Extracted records
──────────────────────────────

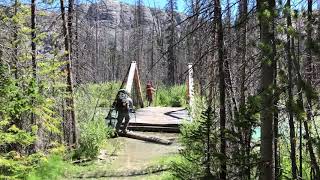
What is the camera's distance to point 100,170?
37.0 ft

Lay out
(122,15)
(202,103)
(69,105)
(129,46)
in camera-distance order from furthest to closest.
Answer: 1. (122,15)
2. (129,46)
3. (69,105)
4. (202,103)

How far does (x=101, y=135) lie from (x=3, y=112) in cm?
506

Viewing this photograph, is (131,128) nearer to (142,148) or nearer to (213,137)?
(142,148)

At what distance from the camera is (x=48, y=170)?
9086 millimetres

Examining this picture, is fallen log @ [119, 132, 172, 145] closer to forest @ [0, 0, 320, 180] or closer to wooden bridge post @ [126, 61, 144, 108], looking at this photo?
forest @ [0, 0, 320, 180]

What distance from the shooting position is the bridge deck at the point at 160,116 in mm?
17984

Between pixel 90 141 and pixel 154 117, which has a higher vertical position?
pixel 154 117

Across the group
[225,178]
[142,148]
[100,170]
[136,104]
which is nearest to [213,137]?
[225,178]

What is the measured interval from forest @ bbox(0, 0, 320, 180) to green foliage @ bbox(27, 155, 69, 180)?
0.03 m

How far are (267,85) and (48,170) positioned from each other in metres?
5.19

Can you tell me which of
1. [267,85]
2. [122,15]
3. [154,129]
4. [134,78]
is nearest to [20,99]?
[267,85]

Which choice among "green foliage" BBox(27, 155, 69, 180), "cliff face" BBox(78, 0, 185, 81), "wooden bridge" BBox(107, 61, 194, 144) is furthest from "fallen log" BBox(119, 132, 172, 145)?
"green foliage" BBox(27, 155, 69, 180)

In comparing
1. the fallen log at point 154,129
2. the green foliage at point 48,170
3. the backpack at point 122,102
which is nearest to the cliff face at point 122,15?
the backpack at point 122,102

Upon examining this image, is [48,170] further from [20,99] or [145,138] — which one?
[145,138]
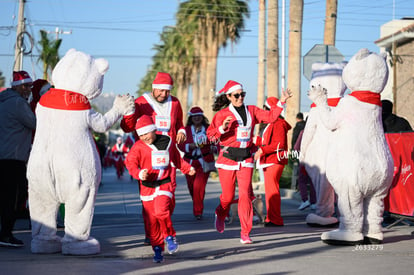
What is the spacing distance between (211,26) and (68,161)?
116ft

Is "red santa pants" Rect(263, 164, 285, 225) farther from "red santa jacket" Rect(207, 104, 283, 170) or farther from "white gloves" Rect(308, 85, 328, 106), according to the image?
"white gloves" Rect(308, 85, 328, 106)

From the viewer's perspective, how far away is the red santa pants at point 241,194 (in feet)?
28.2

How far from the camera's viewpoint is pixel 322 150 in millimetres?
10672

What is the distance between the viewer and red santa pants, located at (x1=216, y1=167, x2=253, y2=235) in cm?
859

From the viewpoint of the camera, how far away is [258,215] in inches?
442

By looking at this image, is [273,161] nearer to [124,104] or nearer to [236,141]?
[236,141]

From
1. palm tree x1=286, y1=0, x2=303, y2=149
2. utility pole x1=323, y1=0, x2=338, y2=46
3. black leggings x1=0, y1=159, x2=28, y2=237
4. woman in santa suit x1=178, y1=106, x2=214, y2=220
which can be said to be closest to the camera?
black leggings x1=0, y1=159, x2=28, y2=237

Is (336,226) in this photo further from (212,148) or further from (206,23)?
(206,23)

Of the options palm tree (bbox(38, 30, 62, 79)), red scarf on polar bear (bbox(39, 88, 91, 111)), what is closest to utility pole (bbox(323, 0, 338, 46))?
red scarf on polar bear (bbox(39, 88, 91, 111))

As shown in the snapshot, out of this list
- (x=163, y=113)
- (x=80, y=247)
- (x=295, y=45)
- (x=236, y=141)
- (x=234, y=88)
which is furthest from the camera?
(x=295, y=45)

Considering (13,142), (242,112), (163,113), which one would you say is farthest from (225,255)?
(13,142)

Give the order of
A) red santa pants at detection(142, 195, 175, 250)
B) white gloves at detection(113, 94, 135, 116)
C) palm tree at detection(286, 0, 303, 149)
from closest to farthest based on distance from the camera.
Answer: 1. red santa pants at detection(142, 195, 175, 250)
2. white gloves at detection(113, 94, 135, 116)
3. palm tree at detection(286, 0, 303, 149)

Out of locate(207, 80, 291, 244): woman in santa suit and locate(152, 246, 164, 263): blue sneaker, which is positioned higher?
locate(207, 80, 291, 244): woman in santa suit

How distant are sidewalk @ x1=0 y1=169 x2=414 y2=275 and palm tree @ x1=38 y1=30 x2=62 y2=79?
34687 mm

──────────────────────────────

Please extract the part that opens with the line containing "As shown in the snapshot, out of this list" and closes with the final line of the rows, with both ends included, and reproduce it character for character.

As shown in the snapshot, out of this list
- (x=163, y=113)
- (x=80, y=247)
- (x=295, y=45)
- (x=236, y=141)
- (x=234, y=88)
which is furthest from the camera?
(x=295, y=45)

Considering (13,142), (242,112), (163,113), which one would you say is farthest from (225,255)?
(13,142)

Give the order of
A) red santa pants at detection(142, 195, 175, 250)
B) white gloves at detection(113, 94, 135, 116)
C) palm tree at detection(286, 0, 303, 149)
from closest to farthest based on distance from the camera.
Answer: 1. red santa pants at detection(142, 195, 175, 250)
2. white gloves at detection(113, 94, 135, 116)
3. palm tree at detection(286, 0, 303, 149)

Out of locate(207, 80, 291, 244): woman in santa suit and locate(152, 246, 164, 263): blue sneaker, which is positioned higher?
locate(207, 80, 291, 244): woman in santa suit

How distant are sidewalk @ x1=0 y1=169 x2=414 y2=275 and palm tree @ x1=38 y1=30 x2=62 y2=79?
34687 mm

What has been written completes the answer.